Start

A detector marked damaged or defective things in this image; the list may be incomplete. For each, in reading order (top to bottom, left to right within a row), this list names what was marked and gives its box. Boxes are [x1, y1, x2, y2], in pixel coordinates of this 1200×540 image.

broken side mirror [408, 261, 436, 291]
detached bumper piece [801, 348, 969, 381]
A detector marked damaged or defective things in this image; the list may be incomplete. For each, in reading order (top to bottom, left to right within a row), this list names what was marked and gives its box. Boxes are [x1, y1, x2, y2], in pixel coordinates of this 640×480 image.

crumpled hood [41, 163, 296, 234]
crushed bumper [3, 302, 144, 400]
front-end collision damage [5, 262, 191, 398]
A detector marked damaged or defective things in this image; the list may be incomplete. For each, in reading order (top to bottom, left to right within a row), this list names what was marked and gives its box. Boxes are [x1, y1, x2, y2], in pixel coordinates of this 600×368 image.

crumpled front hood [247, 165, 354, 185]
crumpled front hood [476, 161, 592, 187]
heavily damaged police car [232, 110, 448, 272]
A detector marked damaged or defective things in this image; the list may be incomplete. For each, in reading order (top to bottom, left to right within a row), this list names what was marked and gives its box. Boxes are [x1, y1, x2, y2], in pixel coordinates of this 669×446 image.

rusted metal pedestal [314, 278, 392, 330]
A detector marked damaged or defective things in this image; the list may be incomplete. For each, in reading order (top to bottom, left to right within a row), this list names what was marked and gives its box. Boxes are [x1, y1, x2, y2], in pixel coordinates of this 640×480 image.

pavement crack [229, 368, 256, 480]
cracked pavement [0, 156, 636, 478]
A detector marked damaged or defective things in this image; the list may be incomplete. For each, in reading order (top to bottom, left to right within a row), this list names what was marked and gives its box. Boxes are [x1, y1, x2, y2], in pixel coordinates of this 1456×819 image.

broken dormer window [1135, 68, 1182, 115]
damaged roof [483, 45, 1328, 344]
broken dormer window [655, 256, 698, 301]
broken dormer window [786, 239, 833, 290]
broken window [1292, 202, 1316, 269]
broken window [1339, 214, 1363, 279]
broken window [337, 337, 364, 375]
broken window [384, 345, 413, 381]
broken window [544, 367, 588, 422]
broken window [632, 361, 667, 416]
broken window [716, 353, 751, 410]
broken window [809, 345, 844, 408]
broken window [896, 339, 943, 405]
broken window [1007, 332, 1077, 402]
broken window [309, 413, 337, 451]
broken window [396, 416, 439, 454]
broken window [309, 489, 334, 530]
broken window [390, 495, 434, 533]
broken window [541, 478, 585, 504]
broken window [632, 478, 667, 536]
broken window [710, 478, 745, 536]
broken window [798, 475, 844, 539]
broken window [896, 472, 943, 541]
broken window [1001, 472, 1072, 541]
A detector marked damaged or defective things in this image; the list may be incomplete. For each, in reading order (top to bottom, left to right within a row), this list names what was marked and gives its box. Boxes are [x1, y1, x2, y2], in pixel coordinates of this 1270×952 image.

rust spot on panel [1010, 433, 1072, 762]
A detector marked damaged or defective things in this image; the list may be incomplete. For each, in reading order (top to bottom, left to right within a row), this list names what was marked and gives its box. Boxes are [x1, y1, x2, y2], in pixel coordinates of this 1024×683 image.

End

◆ WHAT THIS TASK INVOLVES ◆
Format the material from the line holding "this 600×368 image." through the line holding "broken window [1001, 472, 1072, 541]", both included, as a JSON list of strings with one string per line, skipping blank lines.

◆ COMPLETE OUTPUT ◆
[
  "A detector marked damaged or defective things in this image; the list may be incomplete. For each, in reading order (top to bottom, left to right within a row), this list names what was marked and gives its box. Boxes are [x1, y1, x2, y2], in pixel coordinates of this 600×368 image.",
  "crumpled front hood [247, 165, 354, 185]",
  "crumpled front hood [476, 161, 592, 187]",
  "heavily damaged police car [232, 110, 448, 272]",
  "A detector marked damaged or defective things in this image; the list may be incomplete. For each, in reading order (top to bottom, left to right within a row), this list names what was marked and gives its box. Boxes are [x1, y1, x2, y2], in pixel coordinates of this 669×446 image.",
  "rusted metal pedestal [314, 278, 392, 330]",
  "A detector marked damaged or defective things in this image; the list may be incomplete. For each, in reading order (top to bottom, left to right within a row), this list names what was marked and gives its box. Boxes are [x1, y1, x2, y2], in pixel coordinates of this 640×480 image.",
  "pavement crack [229, 368, 256, 480]",
  "cracked pavement [0, 156, 636, 478]",
  "A detector marked damaged or defective things in this image; the list may be incomplete. For each, in reading order (top to bottom, left to right within a row), this list names what was marked and gives its box. Boxes are [x1, y1, x2, y2], in pixel coordinates of this 1456×819 image.",
  "broken dormer window [1135, 68, 1182, 115]",
  "damaged roof [483, 45, 1328, 344]",
  "broken dormer window [655, 256, 698, 301]",
  "broken dormer window [786, 239, 833, 290]",
  "broken window [1292, 202, 1316, 269]",
  "broken window [1339, 214, 1363, 279]",
  "broken window [337, 337, 364, 375]",
  "broken window [384, 345, 413, 381]",
  "broken window [544, 367, 588, 422]",
  "broken window [632, 361, 667, 416]",
  "broken window [716, 353, 751, 410]",
  "broken window [809, 345, 844, 408]",
  "broken window [896, 339, 943, 405]",
  "broken window [1007, 332, 1077, 402]",
  "broken window [309, 413, 337, 451]",
  "broken window [396, 416, 439, 454]",
  "broken window [309, 489, 334, 530]",
  "broken window [390, 495, 434, 533]",
  "broken window [541, 478, 585, 504]",
  "broken window [632, 478, 667, 536]",
  "broken window [710, 478, 745, 536]",
  "broken window [798, 475, 844, 539]",
  "broken window [896, 472, 943, 541]",
  "broken window [1001, 472, 1072, 541]"
]